■ TASK TO COMPLETE ■
Word for word, reproduce all of the entries shown below.

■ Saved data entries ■

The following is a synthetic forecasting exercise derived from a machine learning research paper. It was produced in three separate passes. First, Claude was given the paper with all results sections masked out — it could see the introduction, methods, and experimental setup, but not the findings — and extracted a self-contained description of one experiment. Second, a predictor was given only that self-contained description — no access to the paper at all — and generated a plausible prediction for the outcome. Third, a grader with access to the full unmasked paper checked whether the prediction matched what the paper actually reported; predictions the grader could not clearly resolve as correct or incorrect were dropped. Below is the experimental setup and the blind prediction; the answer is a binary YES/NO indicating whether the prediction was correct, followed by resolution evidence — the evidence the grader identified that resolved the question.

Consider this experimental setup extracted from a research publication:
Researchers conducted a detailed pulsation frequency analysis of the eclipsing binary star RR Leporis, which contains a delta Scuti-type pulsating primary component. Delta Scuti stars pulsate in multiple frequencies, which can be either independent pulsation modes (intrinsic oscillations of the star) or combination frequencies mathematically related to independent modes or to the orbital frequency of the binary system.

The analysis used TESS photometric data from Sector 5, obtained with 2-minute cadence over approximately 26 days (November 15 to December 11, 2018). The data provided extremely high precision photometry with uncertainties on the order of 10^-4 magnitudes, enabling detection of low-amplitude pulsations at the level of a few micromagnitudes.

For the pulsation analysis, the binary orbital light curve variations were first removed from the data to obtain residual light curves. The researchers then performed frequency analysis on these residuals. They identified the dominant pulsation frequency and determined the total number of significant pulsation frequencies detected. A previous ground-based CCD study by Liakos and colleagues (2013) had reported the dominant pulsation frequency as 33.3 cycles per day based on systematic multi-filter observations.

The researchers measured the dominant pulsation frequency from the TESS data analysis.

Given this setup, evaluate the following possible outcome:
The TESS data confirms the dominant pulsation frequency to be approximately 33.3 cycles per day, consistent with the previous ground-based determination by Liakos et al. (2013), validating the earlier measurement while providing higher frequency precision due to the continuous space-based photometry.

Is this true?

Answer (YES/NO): NO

■ EXERCISE ANSWER ■
The following is a synthetic forecasting exercise derived from a machine learning research paper. It was produced in three separate passes. First, Claude was given the paper with all results sections masked out — it could see the introduction, methods, and experimental setup, but not the findings — and extracted a self-contained description of one experiment. Second, a predictor was given only that self-contained description — no access to the paper at all — and generated a plausible prediction for the outcome. Third, a grader with access to the full unmasked paper checked whether the prediction matched what the paper actually reported; predictions the grader could not clearly resolve as correct or incorrect were dropped. Below is the experimental setup and the blind prediction; the answer is a binary YES/NO indicating whether the prediction was correct, followed by resolution evidence — the evidence the grader identified that resolved the question.

Consider this experimental setup extracted from a research publication:
Researchers conducted a detailed pulsation frequency analysis of the eclipsing binary star RR Leporis, which contains a delta Scuti-type pulsating primary component. Delta Scuti stars pulsate in multiple frequencies, which can be either independent pulsation modes (intrinsic oscillations of the star) or combination frequencies mathematically related to independent modes or to the orbital frequency of the binary system.

The analysis used TESS photometric data from Sector 5, obtained with 2-minute cadence over approximately 26 days (November 15 to December 11, 2018). The data provided extremely high precision photometry with uncertainties on the order of 10^-4 magnitudes, enabling detection of low-amplitude pulsations at the level of a few micromagnitudes.

For the pulsation analysis, the binary orbital light curve variations were first removed from the data to obtain residual light curves. The researchers then performed frequency analysis on these residuals. They identified the dominant pulsation frequency and determined the total number of significant pulsation frequencies detected. A previous ground-based CCD study by Liakos and colleagues (2013) had reported the dominant pulsation frequency as 33.3 cycles per day based on systematic multi-filter observations.

The researchers measured the dominant pulsation frequency from the TESS data analysis.

Given this setup, evaluate the following possible outcome:
The TESS data confirms the dominant pulsation frequency to be approximately 33.3 cycles per day, consistent with the previous ground-based determination by Liakos et al. (2013), validating the earlier measurement while providing higher frequency precision due to the continuous space-based photometry.

Is this true?

Answer (YES/NO): NO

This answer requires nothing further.